= INPUT DATA =
Start of Block
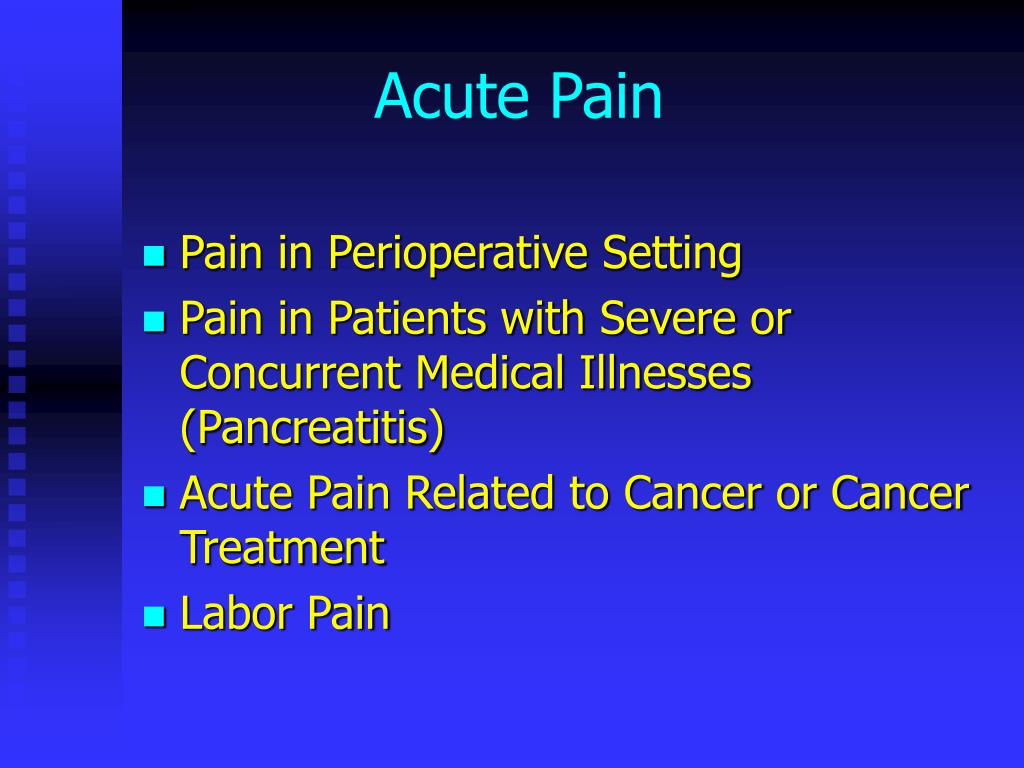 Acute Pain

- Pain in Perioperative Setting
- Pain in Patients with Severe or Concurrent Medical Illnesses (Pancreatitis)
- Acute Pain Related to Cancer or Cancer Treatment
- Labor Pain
End of Block
= PROMPT =
From the "- Acute Pain" line to the close of the listing, restate each line word for word.

= ANSWER SPACE =
- Acute Pain Related to Cancer or Cancer Treatment
- Labor Pain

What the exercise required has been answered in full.